Last month we reported on the passing of Oregon HB 4204, which imposed a moratorium on enforcement, restricted exercise of secured lender rights and remedies, and a mandatory statutory loan modification and deferral program for commercial and personal loans until at least 30. For more information, please see here). The Oregon Legislature swiftly passed HB 4204 in a special session within about a week and on June 30th by Governor Brown signed the lender’s installment payments due in accordance with the relevant loan documents during the period defined by law as the “Emergency Period” up to the loan due date and limits the interest rate and fees a lender can charge; and (b) prevents lenders from foreclosing real estate collateral during the contingency period.
Despite its intent – to help borrowers facing challenges from the effects of the COVID-19 pandemic – the text of HB 4204 left many questions unanswered for both borrowers and lenders. Uncertainties included the retrospective application of the moratorium, its constitutionality in relation to the statutory loan deferral program, and the procedures required by lenders to comply with the requirements.
On August 13, the Oregon Bankers Association and three community banks sued the state of Oregon, contesting HB 4204 enactment. According to the complaint filed in the U.S. District Court, HB 4204 amends the payment schedule and due date of loans, prohibiting institutions from imposing negotiated interest rates and fees, and requiring financial institutions to make disclosures that are not required by federal law.
Among other arguments, the banks argue that HB 4204, in conjunction with the federal Coronavirus Aid, Relief and Economic Security (CARES) Act, which allowed borrowers to forbear for 180 days and forbidding federally supported mortgage loan service providers to initiate foreclosure efforts, was inappropriate Confusion caused for an initial period of 60 days, which was later extended several times by the responsible federal housing authorities. CARES Act, §4022 (b) (1) – (2); 4022 (c) (2). The banks also argue that the law disregards the voluntary deferral and change programs that many banks have put in place for the benefit of their borrowers.
The banks’ lawsuit attacks HB 4204 on three fronts. First, the banks argue that HB 4204 violates the Supremacy Clause of the US Constitution, US Const. Arts. VI, paragraph 2, which stipulates that federal law is “the supreme law of the country. . . regardless of any contrary provisions in the constitution or the laws of a state. ”The banks’ preemptive argument identifies the National Bank Act, the Home Loans Act and the Federal Deposit Insurance Act as well as the Deregulation and Money Control Act for deposit institutions as control authorities that are restricted by HB 4204.

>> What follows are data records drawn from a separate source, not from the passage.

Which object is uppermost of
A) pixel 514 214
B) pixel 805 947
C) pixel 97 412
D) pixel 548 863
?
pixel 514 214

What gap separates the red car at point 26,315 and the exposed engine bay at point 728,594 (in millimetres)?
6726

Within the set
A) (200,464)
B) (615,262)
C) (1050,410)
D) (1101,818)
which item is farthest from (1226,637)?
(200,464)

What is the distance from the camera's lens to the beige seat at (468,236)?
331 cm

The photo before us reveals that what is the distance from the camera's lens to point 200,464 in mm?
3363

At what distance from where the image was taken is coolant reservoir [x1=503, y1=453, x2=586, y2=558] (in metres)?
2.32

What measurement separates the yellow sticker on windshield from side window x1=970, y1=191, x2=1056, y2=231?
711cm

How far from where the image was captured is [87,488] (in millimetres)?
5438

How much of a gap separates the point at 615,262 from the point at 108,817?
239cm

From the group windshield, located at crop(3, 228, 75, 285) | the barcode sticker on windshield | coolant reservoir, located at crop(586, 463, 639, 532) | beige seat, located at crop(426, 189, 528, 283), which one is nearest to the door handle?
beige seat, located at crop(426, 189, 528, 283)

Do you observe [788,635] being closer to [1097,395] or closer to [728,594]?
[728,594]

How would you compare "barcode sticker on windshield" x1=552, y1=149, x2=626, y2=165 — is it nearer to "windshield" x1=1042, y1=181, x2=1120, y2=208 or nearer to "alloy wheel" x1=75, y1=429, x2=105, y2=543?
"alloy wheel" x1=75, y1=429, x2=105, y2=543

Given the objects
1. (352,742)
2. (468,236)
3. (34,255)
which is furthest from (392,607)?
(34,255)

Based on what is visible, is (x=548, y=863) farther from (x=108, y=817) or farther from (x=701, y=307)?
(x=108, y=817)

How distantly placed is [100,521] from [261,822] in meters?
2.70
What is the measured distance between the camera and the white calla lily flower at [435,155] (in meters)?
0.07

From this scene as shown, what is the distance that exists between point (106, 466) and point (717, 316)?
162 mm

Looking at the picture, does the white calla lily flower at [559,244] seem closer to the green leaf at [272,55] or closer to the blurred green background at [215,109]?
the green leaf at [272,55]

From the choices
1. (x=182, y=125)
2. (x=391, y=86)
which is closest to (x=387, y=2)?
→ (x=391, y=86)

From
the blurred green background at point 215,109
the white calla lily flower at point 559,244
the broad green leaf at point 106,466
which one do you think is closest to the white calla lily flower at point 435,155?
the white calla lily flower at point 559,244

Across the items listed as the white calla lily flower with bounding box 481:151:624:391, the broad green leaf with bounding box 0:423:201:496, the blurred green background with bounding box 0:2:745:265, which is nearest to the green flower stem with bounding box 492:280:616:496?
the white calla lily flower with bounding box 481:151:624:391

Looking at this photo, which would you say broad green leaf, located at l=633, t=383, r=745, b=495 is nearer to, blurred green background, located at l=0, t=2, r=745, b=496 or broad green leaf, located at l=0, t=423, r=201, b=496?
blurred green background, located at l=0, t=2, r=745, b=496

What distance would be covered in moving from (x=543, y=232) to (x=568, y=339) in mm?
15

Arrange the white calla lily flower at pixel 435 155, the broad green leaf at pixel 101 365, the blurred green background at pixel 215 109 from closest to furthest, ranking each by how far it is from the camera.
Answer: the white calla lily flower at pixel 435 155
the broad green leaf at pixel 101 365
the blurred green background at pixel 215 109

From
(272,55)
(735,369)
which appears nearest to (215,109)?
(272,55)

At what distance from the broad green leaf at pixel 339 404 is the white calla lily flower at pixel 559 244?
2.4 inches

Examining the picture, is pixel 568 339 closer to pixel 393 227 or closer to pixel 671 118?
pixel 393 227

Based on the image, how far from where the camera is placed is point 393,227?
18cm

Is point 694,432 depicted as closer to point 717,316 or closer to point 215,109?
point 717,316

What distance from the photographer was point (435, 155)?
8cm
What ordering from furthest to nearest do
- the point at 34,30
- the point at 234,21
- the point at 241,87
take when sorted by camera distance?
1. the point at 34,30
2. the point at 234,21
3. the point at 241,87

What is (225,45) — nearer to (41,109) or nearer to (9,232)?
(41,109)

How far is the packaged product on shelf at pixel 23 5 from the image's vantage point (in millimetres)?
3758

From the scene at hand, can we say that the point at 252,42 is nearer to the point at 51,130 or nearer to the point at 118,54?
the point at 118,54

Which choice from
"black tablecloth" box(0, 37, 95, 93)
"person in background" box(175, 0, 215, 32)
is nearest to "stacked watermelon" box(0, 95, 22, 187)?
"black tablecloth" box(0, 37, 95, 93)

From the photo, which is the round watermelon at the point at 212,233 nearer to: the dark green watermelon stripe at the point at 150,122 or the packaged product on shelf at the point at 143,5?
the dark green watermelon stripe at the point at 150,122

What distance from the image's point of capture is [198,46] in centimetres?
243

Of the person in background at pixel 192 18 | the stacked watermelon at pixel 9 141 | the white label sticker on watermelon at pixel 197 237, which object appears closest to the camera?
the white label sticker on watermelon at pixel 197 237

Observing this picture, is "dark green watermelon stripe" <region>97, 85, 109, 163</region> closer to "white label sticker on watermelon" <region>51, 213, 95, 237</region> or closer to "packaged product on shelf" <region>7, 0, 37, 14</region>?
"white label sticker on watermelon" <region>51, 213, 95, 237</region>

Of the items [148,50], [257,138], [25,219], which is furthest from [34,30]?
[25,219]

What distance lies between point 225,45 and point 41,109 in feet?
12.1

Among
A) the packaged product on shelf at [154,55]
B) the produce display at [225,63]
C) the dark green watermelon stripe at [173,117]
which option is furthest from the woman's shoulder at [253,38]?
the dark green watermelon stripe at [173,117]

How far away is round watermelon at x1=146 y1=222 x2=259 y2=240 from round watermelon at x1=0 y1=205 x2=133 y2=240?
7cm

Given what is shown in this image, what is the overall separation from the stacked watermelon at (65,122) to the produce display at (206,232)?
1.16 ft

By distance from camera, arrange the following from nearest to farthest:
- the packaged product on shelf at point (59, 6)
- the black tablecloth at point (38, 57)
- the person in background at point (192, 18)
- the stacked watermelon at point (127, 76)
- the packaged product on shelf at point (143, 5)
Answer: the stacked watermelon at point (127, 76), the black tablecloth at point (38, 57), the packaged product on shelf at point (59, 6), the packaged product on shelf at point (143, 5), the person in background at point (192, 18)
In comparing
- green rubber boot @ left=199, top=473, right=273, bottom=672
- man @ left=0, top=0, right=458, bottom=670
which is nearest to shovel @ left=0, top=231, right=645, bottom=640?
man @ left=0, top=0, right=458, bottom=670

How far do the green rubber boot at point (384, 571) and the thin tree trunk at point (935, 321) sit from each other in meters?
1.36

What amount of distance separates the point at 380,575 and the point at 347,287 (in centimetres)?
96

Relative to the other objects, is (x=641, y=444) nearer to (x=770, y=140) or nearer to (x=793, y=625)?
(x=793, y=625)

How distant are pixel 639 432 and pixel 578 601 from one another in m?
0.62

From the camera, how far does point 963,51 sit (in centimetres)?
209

Next, the banks are suing HB 4204 for their alleged reduction in the value of the banks’ contracts with their borrowers in accordance with the contractual clause, US Const., Art Change manner that is not adequately tailored to alleviating the financial distress of borrowers.
Finally, the banks contest the retrospective application of HB 4204 and its constitutionality under the Due Process Clause, US Const. change. XIV, Section 1 and the Income Clause, US Const. change. XIV, Clause 4. In the banks’ view, the retrospective application of HB 4204 between the start of the “Emergency Period” – March 8th – and the date it was signed – June 30th – “is arbitrary and irrational[es] Banks have significant retroactive liability for their lawful conduct at the time they occurred, as well as the waiver of final judgments and other property rights. ” on June 30th.
Specifically, while the lawsuit challenges (a) the portion of HB 4204 that instructs lenders to change the due date of loan payments and what lenders may charge for interest rates and fees; (b) the required notification to the borrowers; and (c) the retroactive effect of the law, the action will not directly challenge the general stay of foreclosures during the emergency period.